[Task to carry out] Pick out each line of the data that contains the word "viewer" and copy it.

[Task material]
* start *
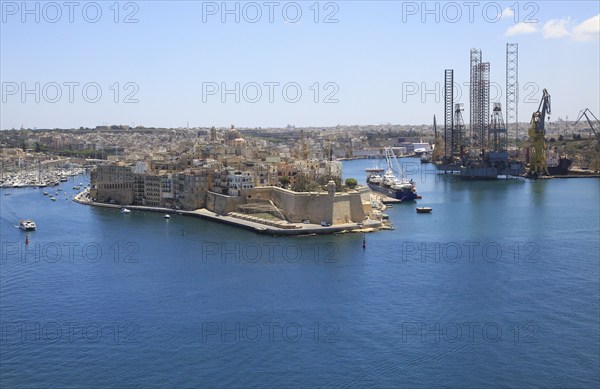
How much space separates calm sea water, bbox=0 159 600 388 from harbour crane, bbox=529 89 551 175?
44.5 feet

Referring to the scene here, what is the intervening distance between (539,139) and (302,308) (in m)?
21.3

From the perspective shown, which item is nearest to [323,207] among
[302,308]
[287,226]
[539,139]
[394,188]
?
[287,226]

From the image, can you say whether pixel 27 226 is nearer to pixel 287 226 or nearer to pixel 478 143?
pixel 287 226

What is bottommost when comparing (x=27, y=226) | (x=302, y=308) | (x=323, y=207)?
(x=302, y=308)

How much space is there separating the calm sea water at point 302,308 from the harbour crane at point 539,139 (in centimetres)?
1356

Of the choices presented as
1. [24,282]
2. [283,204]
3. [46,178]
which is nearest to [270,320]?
[24,282]

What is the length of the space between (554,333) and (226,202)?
981cm

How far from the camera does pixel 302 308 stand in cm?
841

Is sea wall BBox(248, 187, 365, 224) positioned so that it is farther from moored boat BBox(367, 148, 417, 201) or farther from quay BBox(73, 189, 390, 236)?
moored boat BBox(367, 148, 417, 201)

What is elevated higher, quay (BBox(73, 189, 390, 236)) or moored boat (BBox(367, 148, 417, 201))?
moored boat (BBox(367, 148, 417, 201))

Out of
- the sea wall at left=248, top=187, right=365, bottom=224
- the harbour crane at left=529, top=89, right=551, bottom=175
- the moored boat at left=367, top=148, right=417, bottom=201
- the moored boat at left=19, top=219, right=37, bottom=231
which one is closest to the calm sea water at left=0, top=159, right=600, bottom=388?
the moored boat at left=19, top=219, right=37, bottom=231

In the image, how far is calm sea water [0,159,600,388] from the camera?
6.54m

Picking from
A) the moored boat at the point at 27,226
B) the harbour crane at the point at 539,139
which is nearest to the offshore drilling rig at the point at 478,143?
the harbour crane at the point at 539,139

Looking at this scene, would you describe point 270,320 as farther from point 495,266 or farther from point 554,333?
point 495,266
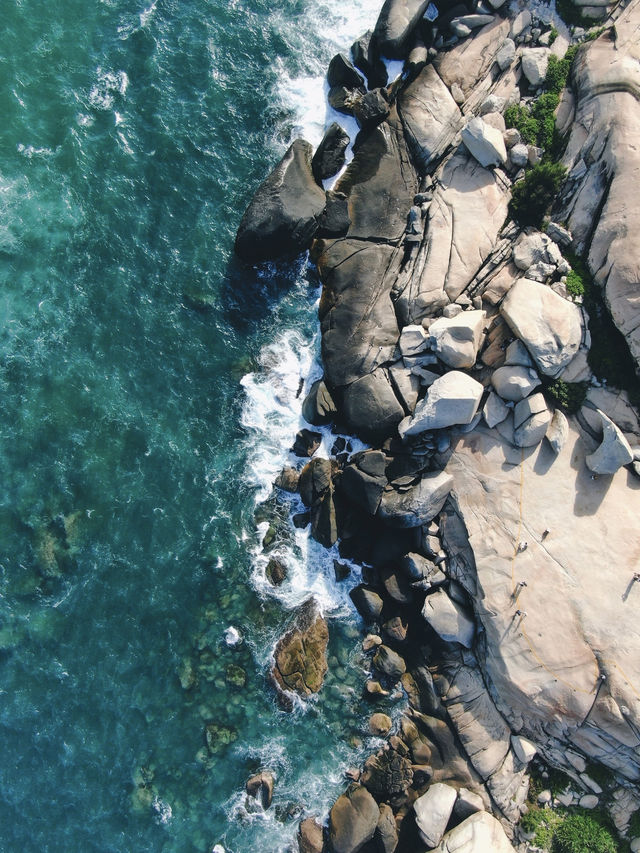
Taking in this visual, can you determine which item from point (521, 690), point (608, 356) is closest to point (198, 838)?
point (521, 690)

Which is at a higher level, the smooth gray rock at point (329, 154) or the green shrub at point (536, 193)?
the green shrub at point (536, 193)

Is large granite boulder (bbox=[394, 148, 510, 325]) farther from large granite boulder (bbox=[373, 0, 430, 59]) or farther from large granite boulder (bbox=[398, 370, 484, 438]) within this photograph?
large granite boulder (bbox=[373, 0, 430, 59])

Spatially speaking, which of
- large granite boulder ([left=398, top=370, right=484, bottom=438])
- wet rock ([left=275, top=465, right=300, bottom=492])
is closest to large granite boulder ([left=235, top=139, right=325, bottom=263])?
large granite boulder ([left=398, top=370, right=484, bottom=438])

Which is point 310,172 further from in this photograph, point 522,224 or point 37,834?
point 37,834

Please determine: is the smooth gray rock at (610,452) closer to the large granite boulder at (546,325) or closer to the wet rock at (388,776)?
the large granite boulder at (546,325)

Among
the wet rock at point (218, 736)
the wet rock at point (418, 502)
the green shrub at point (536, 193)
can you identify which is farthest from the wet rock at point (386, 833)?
the green shrub at point (536, 193)

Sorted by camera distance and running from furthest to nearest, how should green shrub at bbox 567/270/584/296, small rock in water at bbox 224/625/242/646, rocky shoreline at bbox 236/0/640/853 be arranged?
small rock in water at bbox 224/625/242/646 → green shrub at bbox 567/270/584/296 → rocky shoreline at bbox 236/0/640/853
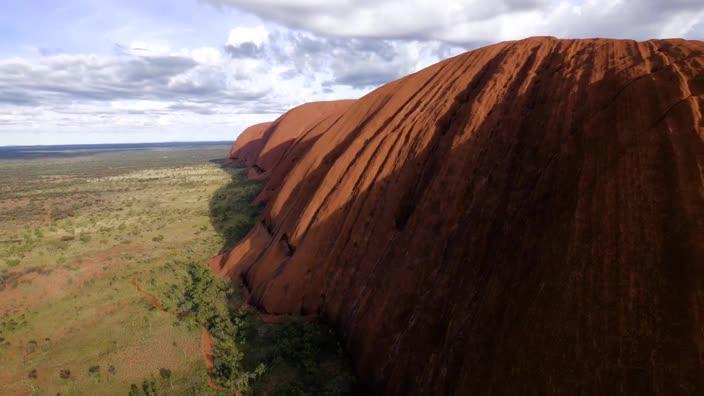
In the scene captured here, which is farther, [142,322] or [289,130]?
[289,130]

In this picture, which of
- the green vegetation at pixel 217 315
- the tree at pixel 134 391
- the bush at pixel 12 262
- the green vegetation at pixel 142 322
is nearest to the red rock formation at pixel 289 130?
the green vegetation at pixel 142 322

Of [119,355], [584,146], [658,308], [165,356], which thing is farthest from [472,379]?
[119,355]

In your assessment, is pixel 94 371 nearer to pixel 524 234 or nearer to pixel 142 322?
pixel 142 322

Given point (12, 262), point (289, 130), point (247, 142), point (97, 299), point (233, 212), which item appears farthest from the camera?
point (247, 142)

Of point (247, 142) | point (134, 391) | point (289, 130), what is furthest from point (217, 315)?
point (247, 142)

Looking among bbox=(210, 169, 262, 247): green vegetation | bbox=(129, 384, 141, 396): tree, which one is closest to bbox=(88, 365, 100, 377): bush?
bbox=(129, 384, 141, 396): tree

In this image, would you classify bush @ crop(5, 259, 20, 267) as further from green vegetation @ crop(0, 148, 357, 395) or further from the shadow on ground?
the shadow on ground

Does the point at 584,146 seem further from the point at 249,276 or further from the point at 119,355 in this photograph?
the point at 119,355

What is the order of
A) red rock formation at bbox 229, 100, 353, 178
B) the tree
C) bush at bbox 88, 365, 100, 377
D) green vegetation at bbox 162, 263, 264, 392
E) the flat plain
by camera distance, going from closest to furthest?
the tree, green vegetation at bbox 162, 263, 264, 392, bush at bbox 88, 365, 100, 377, the flat plain, red rock formation at bbox 229, 100, 353, 178
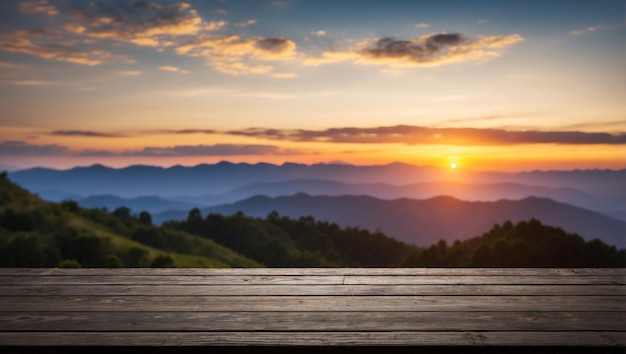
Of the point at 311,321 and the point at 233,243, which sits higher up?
the point at 311,321

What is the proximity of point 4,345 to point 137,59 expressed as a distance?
23.9 ft

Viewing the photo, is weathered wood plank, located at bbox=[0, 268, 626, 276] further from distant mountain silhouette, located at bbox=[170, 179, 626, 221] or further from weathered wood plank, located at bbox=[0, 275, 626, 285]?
distant mountain silhouette, located at bbox=[170, 179, 626, 221]

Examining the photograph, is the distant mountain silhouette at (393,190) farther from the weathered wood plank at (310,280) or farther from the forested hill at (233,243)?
the weathered wood plank at (310,280)

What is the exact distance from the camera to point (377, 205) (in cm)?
3167

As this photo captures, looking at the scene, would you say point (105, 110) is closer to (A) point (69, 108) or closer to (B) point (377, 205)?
(A) point (69, 108)

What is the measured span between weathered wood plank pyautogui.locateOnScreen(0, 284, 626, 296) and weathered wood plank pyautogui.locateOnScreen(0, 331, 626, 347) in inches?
27.4

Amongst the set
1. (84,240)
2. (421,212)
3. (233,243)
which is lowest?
(233,243)

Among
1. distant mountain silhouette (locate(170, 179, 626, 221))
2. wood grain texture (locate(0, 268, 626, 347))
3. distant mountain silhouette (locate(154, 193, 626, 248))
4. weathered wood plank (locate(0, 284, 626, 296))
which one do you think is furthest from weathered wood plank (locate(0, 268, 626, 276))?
distant mountain silhouette (locate(154, 193, 626, 248))

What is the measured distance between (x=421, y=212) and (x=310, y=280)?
2592 centimetres

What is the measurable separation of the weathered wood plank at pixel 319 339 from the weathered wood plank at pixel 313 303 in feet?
1.28

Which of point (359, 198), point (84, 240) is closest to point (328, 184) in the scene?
point (359, 198)

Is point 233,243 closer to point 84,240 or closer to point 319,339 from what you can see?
point 84,240

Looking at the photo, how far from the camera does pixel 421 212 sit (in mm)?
29000
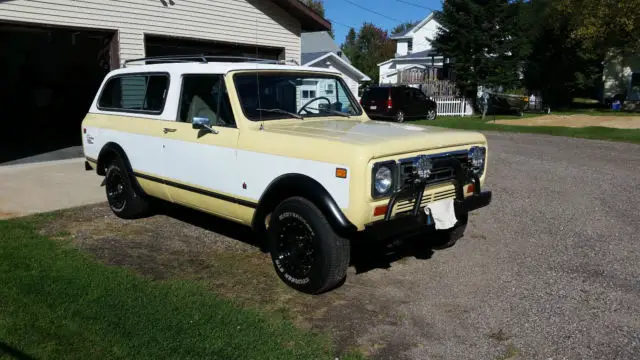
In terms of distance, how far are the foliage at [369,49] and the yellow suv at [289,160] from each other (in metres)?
47.9

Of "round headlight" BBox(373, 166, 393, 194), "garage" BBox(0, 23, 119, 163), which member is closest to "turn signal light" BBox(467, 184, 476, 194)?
"round headlight" BBox(373, 166, 393, 194)

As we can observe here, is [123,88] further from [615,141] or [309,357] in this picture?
[615,141]

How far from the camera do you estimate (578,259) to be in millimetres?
5297

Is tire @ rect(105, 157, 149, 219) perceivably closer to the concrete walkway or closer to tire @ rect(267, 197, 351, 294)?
the concrete walkway

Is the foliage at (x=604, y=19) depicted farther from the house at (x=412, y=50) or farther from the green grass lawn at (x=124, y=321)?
the green grass lawn at (x=124, y=321)

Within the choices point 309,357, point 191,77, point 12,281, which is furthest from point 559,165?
point 12,281

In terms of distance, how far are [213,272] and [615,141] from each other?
14.9 metres

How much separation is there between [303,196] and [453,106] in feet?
84.9

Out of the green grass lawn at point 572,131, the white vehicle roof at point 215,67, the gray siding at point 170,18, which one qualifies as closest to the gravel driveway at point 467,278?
the white vehicle roof at point 215,67

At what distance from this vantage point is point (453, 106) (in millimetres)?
→ 28656

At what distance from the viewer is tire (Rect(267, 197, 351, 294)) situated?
407 cm

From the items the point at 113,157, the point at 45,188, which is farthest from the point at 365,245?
the point at 45,188

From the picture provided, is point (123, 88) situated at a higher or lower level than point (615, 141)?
higher

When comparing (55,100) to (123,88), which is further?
(55,100)
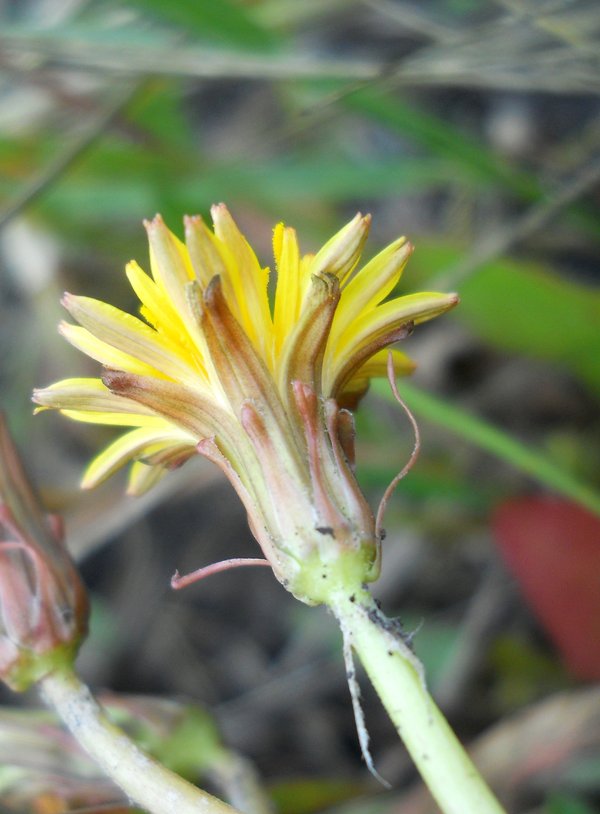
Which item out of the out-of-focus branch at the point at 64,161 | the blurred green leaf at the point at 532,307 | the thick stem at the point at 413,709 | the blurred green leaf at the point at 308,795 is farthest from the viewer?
the blurred green leaf at the point at 532,307

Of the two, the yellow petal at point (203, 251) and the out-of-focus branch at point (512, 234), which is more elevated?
the out-of-focus branch at point (512, 234)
* end *
[Exercise answer]
At what distance from the viewer is tire (Rect(267, 197, 351, 294)) situated?
Which item out of the out-of-focus branch at the point at 64,161 | the blurred green leaf at the point at 532,307 | the thick stem at the point at 413,709 | the blurred green leaf at the point at 308,795 is farthest from the viewer?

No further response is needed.